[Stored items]
▼
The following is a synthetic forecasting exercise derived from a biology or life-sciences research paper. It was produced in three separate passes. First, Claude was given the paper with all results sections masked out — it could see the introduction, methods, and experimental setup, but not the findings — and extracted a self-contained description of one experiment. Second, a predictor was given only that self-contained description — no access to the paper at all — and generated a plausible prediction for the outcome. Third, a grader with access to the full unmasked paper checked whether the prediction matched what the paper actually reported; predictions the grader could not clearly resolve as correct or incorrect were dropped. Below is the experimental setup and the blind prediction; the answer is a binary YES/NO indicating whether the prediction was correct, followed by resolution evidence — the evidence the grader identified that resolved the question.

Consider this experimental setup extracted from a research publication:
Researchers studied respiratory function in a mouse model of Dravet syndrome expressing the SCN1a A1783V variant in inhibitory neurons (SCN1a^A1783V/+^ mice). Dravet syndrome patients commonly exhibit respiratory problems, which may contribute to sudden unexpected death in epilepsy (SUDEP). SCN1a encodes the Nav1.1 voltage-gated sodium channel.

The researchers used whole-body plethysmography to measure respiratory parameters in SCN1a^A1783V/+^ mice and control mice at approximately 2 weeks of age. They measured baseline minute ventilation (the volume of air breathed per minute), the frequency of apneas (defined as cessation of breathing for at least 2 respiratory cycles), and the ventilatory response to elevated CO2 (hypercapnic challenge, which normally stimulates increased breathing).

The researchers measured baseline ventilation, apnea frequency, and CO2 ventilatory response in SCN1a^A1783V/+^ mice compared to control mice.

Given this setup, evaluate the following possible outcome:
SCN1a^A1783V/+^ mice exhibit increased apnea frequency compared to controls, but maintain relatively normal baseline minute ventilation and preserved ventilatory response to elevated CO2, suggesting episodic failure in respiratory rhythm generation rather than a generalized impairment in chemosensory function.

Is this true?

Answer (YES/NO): NO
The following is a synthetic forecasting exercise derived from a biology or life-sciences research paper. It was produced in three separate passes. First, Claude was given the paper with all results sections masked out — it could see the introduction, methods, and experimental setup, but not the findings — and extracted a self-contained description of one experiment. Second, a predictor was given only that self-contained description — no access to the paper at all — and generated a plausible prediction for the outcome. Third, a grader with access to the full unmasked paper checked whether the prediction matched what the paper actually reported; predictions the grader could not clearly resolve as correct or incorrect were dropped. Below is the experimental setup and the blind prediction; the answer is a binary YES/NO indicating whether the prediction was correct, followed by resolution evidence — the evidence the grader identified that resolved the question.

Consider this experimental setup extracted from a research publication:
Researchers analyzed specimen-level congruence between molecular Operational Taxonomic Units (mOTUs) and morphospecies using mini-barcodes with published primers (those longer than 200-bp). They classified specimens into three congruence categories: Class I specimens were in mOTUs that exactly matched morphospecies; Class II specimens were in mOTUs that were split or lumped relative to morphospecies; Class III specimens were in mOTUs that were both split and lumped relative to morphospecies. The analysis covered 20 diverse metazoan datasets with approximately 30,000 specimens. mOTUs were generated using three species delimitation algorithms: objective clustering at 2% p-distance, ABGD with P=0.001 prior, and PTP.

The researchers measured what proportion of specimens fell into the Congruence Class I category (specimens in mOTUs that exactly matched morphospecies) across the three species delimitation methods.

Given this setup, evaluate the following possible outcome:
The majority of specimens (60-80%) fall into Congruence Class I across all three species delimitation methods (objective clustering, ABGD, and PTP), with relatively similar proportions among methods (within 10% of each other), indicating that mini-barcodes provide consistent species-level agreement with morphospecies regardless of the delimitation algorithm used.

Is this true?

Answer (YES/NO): YES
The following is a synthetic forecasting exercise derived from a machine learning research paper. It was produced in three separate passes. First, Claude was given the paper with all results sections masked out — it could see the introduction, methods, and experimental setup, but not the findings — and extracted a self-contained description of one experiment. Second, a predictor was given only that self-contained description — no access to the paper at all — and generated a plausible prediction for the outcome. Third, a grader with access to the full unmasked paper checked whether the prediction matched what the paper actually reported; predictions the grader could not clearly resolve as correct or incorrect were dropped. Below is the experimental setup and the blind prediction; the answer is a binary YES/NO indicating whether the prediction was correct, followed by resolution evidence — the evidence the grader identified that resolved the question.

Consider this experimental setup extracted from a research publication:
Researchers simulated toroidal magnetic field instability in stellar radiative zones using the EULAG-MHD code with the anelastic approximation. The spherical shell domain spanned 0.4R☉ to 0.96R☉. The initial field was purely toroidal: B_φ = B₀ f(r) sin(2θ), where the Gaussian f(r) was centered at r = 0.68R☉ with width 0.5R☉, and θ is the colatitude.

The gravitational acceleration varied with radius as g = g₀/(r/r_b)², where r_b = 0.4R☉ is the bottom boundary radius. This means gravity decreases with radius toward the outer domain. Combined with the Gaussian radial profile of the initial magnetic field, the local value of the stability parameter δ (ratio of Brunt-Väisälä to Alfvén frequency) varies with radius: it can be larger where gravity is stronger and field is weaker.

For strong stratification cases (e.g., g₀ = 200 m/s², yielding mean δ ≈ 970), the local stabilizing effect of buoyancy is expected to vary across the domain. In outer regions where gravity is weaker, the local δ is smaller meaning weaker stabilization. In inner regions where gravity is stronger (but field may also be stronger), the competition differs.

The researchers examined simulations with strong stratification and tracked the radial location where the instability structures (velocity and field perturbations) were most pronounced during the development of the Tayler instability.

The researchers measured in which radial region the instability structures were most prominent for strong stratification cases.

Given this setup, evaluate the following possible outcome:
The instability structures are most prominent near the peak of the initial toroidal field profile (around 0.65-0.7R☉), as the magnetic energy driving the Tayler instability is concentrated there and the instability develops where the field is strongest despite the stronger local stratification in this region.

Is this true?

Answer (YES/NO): NO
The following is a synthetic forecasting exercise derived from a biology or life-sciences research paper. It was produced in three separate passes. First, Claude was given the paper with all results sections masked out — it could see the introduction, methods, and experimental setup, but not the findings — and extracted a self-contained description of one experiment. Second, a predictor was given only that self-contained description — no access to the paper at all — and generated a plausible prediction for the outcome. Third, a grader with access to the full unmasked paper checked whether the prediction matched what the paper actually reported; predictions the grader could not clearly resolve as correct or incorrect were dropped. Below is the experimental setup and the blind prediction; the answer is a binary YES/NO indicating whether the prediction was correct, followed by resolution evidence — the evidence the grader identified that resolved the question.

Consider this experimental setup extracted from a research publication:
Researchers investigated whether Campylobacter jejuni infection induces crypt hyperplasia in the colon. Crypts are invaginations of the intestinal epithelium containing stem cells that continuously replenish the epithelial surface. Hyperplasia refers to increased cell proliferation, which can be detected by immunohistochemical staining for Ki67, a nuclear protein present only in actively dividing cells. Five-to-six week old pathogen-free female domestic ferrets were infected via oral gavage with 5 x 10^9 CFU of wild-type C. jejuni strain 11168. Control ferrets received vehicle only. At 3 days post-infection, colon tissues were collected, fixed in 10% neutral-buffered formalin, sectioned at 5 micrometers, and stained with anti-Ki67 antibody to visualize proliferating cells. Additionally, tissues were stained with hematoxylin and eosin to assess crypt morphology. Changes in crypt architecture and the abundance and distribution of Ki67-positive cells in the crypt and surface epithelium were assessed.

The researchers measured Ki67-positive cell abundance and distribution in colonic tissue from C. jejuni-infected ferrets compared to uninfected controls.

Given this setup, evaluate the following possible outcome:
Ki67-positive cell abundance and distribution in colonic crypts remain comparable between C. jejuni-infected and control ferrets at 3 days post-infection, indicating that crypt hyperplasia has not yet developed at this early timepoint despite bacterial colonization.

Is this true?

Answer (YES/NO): NO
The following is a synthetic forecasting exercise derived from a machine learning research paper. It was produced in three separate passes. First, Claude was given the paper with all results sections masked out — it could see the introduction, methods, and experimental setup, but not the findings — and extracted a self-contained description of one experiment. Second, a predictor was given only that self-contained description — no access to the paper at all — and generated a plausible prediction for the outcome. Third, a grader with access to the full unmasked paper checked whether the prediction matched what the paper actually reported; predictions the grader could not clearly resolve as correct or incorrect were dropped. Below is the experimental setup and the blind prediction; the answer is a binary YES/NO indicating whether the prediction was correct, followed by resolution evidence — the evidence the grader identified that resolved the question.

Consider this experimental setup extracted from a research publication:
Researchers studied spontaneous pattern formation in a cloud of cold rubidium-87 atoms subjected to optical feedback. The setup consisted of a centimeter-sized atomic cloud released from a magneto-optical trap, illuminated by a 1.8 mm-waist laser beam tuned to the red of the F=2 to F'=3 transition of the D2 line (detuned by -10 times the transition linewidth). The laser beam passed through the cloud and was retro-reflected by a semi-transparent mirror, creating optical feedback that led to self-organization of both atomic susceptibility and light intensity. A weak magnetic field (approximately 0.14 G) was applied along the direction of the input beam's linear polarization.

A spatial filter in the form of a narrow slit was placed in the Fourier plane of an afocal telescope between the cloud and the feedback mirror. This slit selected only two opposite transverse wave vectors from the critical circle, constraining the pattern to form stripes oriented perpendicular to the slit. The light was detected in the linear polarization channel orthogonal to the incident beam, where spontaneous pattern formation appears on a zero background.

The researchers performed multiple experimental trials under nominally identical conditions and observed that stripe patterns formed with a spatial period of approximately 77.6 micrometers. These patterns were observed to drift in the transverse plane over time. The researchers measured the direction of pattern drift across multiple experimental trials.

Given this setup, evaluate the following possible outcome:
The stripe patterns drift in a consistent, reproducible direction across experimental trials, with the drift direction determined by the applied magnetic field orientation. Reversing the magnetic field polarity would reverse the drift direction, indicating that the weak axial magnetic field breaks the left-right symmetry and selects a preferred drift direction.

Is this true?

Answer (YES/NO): NO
▲
Every line above that has the string "both" needs to be copied.

Researchers analyzed specimen-level congruence between molecular Operational Taxonomic Units (mOTUs) and morphospecies using mini-barcodes with published primers (those longer than 200-bp). They classified specimens into three congruence categories: Class I specimens were in mOTUs that exactly matched morphospecies; Class II specimens were in mOTUs that were split or lumped relative to morphospecies; Class III specimens were in mOTUs that were both split and lumped relative to morphospecies. The analysis covered 20 diverse metazoan datasets with approximately 30,000 specimens. mOTUs were generated using three species delimitation algorithms: objective clustering at 2% p-distance, ABGD with P=0.001 prior, and PTP.
Researchers studied spontaneous pattern formation in a cloud of cold rubidium-87 atoms subjected to optical feedback. The setup consisted of a centimeter-sized atomic cloud released from a magneto-optical trap, illuminated by a 1.8 mm-waist laser beam tuned to the red of the F=2 to F'=3 transition of the D2 line (detuned by -10 times the transition linewidth). The laser beam passed through the cloud and was retro-reflected by a semi-transparent mirror, creating optical feedback that led to self-organization of both atomic susceptibility and light intensity. A weak magnetic field (approximately 0.14 G) was applied along the direction of the input beam's linear polarization.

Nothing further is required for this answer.